Centrais sindicais, sindicatos e movimentos sociais organizaram atos, panfletagens e atividades públicas para ampliar a pressão sobre senadores e fortalecer essa reivindicação nacional.
As mobilizações ocorreram justamente durante a retomada das atividades do Congresso Nacional, estratégia adotada pelas entidades para cobrar avanço da proposta dentro do Senado Federal.
Durante as atividades, dirigentes dialogaram diretamente com trabalhadores, distribuíram materiais informativos e defenderam mais qualidade de vida, saúde, convivência familiar, lazer e formação profissional.
No Pará, registros divulgados pela Força Sindical mostram trabalhadores e dirigentes participando das ações estaduais, reforçando nacionalmente a mobilização construída pelas centrais sindicais brasileiras.

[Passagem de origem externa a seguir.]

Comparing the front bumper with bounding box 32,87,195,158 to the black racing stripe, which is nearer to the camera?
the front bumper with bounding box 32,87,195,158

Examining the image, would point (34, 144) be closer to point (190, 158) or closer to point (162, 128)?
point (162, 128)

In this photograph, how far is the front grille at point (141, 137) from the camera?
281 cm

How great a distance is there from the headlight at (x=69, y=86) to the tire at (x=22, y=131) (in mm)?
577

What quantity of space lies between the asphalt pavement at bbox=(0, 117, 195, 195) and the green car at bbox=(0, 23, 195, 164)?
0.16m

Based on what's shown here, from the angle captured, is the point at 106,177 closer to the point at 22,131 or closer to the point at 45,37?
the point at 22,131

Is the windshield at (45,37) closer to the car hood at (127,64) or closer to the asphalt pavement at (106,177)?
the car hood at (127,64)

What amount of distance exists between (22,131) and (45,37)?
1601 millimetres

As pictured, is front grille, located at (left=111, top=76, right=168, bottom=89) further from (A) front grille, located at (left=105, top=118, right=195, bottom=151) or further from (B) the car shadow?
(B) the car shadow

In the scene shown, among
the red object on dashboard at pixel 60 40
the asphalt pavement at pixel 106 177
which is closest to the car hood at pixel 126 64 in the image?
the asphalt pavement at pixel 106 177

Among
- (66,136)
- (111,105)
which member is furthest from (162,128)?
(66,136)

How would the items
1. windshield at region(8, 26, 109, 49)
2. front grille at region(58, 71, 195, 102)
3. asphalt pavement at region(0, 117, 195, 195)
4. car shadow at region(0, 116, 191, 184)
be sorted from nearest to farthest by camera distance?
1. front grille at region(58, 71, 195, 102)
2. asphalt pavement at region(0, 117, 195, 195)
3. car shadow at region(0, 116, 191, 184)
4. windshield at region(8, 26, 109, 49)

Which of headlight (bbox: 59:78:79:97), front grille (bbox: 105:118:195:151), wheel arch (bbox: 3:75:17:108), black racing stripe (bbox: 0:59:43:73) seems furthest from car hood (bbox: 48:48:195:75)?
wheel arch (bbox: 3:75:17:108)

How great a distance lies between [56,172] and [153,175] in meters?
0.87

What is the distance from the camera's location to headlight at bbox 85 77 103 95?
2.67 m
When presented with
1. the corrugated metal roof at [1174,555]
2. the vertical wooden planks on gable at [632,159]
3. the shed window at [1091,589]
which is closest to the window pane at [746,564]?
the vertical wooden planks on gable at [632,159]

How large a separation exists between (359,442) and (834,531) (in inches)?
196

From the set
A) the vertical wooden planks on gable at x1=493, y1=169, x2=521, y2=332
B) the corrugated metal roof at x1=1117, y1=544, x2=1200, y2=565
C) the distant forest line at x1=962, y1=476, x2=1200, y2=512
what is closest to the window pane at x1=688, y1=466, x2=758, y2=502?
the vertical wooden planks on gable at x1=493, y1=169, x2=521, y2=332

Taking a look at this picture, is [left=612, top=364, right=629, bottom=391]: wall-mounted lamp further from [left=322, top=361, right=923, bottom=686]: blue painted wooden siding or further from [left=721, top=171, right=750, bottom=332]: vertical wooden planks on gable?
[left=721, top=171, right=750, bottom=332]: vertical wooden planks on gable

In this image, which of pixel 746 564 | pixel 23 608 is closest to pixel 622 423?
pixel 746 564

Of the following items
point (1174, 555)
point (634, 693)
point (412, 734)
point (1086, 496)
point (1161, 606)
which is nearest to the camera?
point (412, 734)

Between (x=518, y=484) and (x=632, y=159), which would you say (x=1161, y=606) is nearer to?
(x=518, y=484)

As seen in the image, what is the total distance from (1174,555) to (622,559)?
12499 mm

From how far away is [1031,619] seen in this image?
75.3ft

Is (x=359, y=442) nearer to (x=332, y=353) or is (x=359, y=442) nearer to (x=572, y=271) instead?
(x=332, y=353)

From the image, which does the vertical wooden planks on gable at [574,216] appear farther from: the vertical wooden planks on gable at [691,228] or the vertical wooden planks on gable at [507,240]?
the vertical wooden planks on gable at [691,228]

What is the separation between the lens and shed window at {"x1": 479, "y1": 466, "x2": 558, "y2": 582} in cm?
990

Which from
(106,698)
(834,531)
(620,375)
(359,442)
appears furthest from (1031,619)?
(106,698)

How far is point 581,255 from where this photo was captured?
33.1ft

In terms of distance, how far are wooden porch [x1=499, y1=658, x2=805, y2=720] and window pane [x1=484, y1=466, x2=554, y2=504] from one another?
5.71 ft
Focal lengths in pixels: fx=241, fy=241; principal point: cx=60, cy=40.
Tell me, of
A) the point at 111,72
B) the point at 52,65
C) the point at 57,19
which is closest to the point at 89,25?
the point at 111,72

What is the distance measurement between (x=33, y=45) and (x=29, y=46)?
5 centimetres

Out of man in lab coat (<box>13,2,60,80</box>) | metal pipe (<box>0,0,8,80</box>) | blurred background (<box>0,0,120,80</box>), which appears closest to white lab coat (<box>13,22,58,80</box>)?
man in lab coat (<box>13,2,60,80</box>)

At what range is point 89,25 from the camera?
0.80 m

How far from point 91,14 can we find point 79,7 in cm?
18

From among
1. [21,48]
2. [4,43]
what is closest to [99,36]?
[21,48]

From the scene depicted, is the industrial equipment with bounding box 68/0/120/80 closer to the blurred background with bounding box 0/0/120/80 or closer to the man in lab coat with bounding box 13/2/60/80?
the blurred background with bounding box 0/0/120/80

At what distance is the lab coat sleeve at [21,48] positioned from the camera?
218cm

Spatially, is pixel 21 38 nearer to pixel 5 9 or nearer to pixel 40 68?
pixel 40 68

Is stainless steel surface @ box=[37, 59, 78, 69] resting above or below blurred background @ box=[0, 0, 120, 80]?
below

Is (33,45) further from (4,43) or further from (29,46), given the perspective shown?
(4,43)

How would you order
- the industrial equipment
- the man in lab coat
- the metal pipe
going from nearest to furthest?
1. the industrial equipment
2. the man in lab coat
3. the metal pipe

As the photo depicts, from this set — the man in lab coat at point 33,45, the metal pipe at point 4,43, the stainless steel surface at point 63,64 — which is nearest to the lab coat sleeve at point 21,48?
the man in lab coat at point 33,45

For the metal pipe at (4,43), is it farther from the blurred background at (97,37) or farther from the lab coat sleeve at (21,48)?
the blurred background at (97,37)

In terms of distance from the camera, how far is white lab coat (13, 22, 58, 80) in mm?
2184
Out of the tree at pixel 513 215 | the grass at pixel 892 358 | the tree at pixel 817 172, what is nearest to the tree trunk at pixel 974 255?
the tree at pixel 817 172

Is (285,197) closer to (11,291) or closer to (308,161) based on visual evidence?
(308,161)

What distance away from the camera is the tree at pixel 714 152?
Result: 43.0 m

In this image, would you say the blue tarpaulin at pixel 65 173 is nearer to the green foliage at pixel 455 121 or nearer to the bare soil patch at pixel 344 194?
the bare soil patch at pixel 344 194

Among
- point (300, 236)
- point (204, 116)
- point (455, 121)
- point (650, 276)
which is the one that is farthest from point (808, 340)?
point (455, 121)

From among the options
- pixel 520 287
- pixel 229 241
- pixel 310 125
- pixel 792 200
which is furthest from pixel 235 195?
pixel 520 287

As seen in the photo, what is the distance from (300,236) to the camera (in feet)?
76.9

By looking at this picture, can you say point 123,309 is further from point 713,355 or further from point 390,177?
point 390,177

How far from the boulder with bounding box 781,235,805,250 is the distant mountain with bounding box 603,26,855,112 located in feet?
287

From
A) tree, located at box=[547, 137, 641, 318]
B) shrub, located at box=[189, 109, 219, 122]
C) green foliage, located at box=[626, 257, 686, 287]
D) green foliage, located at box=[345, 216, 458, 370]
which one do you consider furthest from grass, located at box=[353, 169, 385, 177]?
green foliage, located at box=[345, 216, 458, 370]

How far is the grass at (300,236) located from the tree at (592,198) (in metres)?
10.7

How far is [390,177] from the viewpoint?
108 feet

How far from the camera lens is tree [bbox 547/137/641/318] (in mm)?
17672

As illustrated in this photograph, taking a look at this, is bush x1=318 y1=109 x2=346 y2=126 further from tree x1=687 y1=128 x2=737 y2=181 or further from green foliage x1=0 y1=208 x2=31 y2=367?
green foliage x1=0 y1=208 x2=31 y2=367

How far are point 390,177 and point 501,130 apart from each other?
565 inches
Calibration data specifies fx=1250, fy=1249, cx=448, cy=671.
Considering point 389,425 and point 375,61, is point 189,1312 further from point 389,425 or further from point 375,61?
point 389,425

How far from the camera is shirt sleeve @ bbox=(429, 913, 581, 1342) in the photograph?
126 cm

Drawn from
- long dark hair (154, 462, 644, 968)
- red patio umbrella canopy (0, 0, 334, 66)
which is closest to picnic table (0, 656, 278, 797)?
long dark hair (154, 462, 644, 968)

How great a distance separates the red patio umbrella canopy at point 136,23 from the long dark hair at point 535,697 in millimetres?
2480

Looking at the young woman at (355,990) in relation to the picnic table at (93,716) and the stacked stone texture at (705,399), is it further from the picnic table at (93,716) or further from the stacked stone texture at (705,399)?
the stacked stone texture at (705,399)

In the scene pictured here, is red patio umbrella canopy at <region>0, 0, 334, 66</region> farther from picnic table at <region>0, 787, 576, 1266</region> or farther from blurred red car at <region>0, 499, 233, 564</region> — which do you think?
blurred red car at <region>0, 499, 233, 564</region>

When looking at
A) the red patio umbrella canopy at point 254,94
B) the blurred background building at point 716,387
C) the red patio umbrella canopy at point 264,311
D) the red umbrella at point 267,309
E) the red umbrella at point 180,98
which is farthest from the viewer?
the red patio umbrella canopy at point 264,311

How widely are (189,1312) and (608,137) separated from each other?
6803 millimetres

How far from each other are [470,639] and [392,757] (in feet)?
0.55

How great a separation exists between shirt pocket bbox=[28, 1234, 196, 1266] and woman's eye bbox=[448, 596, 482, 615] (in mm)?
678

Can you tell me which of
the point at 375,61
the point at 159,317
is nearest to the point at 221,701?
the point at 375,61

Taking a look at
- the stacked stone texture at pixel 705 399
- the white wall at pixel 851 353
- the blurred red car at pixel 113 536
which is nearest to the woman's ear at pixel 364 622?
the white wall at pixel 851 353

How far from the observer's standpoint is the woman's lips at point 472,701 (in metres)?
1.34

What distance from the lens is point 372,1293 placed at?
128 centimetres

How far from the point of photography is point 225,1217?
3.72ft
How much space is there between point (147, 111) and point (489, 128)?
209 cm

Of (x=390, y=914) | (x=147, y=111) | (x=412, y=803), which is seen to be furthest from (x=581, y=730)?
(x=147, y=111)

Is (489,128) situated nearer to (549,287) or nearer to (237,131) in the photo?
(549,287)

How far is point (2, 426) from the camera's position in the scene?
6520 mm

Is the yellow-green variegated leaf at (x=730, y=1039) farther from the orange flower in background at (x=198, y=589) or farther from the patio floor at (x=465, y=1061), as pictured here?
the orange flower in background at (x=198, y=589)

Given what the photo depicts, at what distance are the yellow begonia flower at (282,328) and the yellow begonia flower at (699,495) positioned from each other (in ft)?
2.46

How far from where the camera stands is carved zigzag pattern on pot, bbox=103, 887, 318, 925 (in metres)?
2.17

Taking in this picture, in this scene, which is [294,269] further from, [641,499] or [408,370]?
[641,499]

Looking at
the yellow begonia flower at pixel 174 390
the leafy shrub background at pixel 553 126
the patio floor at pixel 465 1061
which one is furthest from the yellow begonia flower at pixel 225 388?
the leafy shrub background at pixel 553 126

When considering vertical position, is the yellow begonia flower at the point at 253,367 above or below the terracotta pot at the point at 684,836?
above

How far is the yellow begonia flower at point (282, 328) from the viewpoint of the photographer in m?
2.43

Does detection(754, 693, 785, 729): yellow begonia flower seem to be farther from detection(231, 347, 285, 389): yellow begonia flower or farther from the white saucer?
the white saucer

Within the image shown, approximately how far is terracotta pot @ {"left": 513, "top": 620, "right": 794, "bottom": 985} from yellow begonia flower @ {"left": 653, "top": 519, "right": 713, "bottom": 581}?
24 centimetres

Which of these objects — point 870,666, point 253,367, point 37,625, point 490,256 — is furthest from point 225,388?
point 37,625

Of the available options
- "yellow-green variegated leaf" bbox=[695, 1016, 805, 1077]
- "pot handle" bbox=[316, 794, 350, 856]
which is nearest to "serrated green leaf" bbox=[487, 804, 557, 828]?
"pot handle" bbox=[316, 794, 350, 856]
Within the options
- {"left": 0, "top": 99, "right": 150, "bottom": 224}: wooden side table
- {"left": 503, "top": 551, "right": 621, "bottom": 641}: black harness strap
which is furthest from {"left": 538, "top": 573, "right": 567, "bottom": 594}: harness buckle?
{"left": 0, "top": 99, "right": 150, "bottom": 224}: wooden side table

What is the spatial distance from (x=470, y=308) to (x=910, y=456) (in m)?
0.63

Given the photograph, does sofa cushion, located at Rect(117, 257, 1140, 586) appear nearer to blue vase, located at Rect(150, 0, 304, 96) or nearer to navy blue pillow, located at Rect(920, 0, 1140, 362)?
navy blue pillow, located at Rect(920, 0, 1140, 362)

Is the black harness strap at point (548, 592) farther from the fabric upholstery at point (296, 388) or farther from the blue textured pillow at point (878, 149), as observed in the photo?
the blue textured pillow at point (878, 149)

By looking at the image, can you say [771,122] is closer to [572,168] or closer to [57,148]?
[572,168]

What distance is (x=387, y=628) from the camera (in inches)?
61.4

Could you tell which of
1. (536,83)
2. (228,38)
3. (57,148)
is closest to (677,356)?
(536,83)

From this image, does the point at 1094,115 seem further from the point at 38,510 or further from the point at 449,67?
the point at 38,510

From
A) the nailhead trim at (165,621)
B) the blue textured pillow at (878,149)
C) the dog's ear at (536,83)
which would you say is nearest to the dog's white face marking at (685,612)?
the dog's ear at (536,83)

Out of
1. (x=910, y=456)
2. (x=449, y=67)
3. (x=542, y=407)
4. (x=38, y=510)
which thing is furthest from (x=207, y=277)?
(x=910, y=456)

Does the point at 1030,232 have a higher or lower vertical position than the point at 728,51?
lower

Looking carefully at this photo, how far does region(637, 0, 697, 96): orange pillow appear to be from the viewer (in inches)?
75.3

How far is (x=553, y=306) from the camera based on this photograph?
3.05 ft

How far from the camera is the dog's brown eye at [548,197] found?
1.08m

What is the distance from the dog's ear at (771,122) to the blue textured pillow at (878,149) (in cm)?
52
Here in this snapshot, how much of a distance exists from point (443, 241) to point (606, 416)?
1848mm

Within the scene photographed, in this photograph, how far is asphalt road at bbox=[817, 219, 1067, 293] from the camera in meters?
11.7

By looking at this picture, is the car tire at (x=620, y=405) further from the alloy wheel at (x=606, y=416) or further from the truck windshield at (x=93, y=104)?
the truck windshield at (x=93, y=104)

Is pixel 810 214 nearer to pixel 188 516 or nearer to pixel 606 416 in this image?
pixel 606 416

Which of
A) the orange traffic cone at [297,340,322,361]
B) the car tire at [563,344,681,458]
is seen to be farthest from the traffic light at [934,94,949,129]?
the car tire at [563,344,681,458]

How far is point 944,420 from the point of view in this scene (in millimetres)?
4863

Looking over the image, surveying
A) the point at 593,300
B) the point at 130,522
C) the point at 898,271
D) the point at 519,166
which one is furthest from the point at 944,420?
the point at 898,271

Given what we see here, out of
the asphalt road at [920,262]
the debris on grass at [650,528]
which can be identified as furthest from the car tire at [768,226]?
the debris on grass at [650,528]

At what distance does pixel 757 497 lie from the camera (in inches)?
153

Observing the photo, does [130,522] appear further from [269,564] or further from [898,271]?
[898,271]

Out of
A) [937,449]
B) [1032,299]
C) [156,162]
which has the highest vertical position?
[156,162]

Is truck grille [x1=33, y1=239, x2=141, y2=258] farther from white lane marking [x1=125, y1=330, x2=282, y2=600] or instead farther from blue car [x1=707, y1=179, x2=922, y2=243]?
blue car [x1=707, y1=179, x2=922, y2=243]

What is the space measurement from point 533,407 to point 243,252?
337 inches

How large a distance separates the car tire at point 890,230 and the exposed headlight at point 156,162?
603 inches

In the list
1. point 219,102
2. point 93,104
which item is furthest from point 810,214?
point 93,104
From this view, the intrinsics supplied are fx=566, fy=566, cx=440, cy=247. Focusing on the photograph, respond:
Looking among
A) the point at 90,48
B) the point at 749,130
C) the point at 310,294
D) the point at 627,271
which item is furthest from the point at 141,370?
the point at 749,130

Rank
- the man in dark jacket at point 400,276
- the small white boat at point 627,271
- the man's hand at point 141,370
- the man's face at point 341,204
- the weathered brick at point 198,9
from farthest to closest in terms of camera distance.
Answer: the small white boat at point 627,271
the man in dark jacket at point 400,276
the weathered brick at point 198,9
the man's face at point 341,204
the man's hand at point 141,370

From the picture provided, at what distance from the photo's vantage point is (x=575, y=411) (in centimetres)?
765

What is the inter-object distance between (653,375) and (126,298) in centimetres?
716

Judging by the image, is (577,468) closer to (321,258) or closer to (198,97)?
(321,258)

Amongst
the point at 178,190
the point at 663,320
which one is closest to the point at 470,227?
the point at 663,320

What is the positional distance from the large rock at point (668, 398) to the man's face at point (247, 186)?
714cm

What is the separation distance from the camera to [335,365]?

Da mesma forma, Pernambuco registrou participação na jornada nacional, com imagens reunidas pela Força Sindical mostrando a presença da mobilização no estado durante segunda-feira.
Em Recife, lideranças sindicais, parlamentares e movimentos sociais participaram do ato público, fortalecendo a cobrança pela redução da jornada e pelo encerramento da escala 6x1.
Já em Brasília, trabalhadores realizaram manifestação no Setor Bancário Norte, enquanto dirigentes defenderam que senadores avancem rapidamente na análise da reivindicação apresentada pelas centrais.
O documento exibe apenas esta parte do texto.